Which governmental body approves zoning applications?

Cities, towns, and counties have legal authority to approve to zoning applications, but not all of these governmental bodies exercise this power.  Some towns leave zoning up to the county.  Some cities and town have zoning ordinances but contract with some other governmental body to handle zoning applications.  Sorting this out may be challenging, but is critical to obtaining approval, and also critical to preserving the right to appeal a bad decision.

Cities may grant zoning approval for land inside the city limits under Minn. Stat. § 462.351 to § 462.381.  If a county has not adopted a zoning ordinance, a city may control zoning in a two-mile radius around the city or halfway to the next city, whichever is less, per Minn. Stat. § 462.357, subd. 1.

Towns derive their zoning authority from two different sets of statutes.  Minnesota Stat. § 366.10 et seq. gives towns zoning authority, but provides little guidance on the details.  Minnesota Stat. § 462.352, Subd. 2, includes towns in the definition of “municipality”, so towns also have the zoning authority that cities have under Minn. Stat. Chapter 462.  Potential conflicts exist between these statutes in at least five areas: (a) how a town’s first zoning ordinance shall be adopted, (b) how zoning district boundaries may be changed, (c) the purposes of a zoning ordinance, (d) restrictions on manufactured homes, and (e) continuance of nonconforming uses.  No case law exists reconciling the two chapters.

County zoning authority comes from Minn. Stat. § 394.21 et seq.  County authority extends over all land outside an incorporated municipality, plus all land in unorganized townships (where no town board has been created), and in townships which have not adopted a zoning ordinance.  Cities and towns may contract with counties to provide zoning services, under Minn. Stat. § 394.32 and §394.33.  Even when approval authority rests with the county, cities and towns may be asked for a recommendation.

Counties, cities, and towns usually appoint a planning commission to review zoning matters.  The planning commission may be advisory, or it may have authority to approve some or all zoning applications.  In addition, joint planning boards created under Minn. Stat. § 462.3585, or as part of an orderly annexation agreement under Minn. Stat. § 414.0325, Subd. 5, also may have the authority to make recommendations or approve zoning applications.

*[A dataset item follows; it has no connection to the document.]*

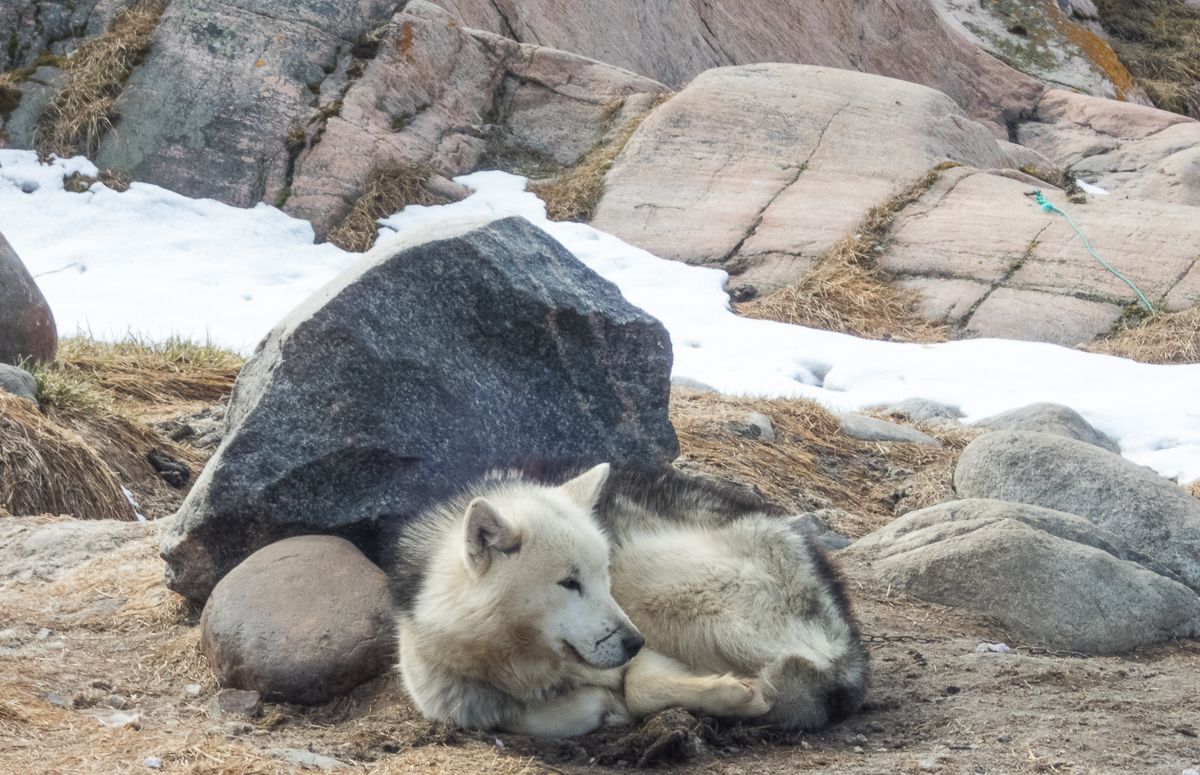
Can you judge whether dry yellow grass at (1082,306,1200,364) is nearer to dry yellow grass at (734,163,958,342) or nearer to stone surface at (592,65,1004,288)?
dry yellow grass at (734,163,958,342)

The quickest way to determine who approves zoning applications is by calling the zoning administrator in the city where the land is located, and if the land is not within a city, then by calling the county zoning administrator for guidance.  Although zoning ordinances are public documents and recorded in the land records, and contracts between various governmental entities likewise are public documents, it may be nearly impossible to know what documents to request, or what the documents were called.  In addition, while a document may theoretically be available to the public, staff may be unable to locate a copy.  Cities, towns, and even counties may revise or amend their agreements orally or by notation in their minutes, without revising the written agreement itself, further complicating any attempt to evaluate the scope of any party’s authority.  Towns also occasionally follow procedures which are simply wrong.  See, e.g., Fryberger v. Township of Fredenberg, 428 N.W.2d 601 (Minn. App. 1988), rev. den. (Minn. Nov. 16, 1988), where a town board of adjustment heard appeals from the town planning commission.

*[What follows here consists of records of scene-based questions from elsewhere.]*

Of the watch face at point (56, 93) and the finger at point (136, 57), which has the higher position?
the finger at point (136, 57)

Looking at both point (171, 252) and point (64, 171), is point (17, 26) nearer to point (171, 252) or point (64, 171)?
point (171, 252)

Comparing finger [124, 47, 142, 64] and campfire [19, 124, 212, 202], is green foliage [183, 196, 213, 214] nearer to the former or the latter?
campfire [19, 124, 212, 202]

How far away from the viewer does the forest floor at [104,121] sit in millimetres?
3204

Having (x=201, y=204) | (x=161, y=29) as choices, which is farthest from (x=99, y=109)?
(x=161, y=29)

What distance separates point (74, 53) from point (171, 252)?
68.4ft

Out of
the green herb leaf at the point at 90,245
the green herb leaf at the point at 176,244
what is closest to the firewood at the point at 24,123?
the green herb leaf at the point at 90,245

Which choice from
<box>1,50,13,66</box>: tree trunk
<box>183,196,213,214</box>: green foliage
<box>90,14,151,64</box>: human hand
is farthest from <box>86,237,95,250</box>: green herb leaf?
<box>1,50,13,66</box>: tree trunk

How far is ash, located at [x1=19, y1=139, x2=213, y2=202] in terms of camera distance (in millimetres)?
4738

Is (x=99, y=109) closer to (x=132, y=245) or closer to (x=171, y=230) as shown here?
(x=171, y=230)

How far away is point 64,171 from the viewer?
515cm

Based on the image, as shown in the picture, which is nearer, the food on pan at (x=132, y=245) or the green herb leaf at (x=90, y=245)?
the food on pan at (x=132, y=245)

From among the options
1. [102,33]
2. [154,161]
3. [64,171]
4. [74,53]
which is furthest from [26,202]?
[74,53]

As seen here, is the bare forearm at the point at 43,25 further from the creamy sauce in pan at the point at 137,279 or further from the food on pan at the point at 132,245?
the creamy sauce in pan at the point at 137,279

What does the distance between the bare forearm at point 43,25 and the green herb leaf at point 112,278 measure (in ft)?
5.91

While this confusion of governments may seem like a mere nuisance, it can have a critical impact on a property owner’s ability to fight or appeal a bad decision.  A county board of adjustment hears some appeals, and decides on variance applications.  Appeals from its decisions must be made to district court within 30 days.  Minn. Stat. § 394.27, subd. 9.  Appeals from a county board's zoning decisions must be done by writ of certiorari to the Court of Appeals.  Interstate Power Co. v. Nobles County Bd. of Comm’rs, 617 N.W.2d 566 (Minn. 2000); In re Application by Block,  727 N.W.2d 166 (Minn. App. 2007). Under Minn. Stat. § 606.01, such an appeal must be brought within 60 days after the objected-to county decision.  In contrast, Minn. Stat. § 462.361 provides that an appeal of a city’s zoning decision should be filed in District Court.  These city appeals may be brought at any time, subject only to the equitable principle of laches.  Fryberger, supra.

In the situation where the county asks a town board or city council for input prior to granting or denying a zoning application, the property owner must be careful to note which government actually has the legal authority to approve or deny the application.  Even if the county routinely “rubber-stamps” a recommendation from a town or city, from a legal point of view the county is the government making the decision.  When a county is under contract to handle zoning matters for a city or town, it might be possible to argue that the city appeal process should apply.  No case has decided this particular question.  However, a prudent property owner should assume that the shorter county appeal process applies.  If incorrect, the property owner would still have the ability to bring suit in district court.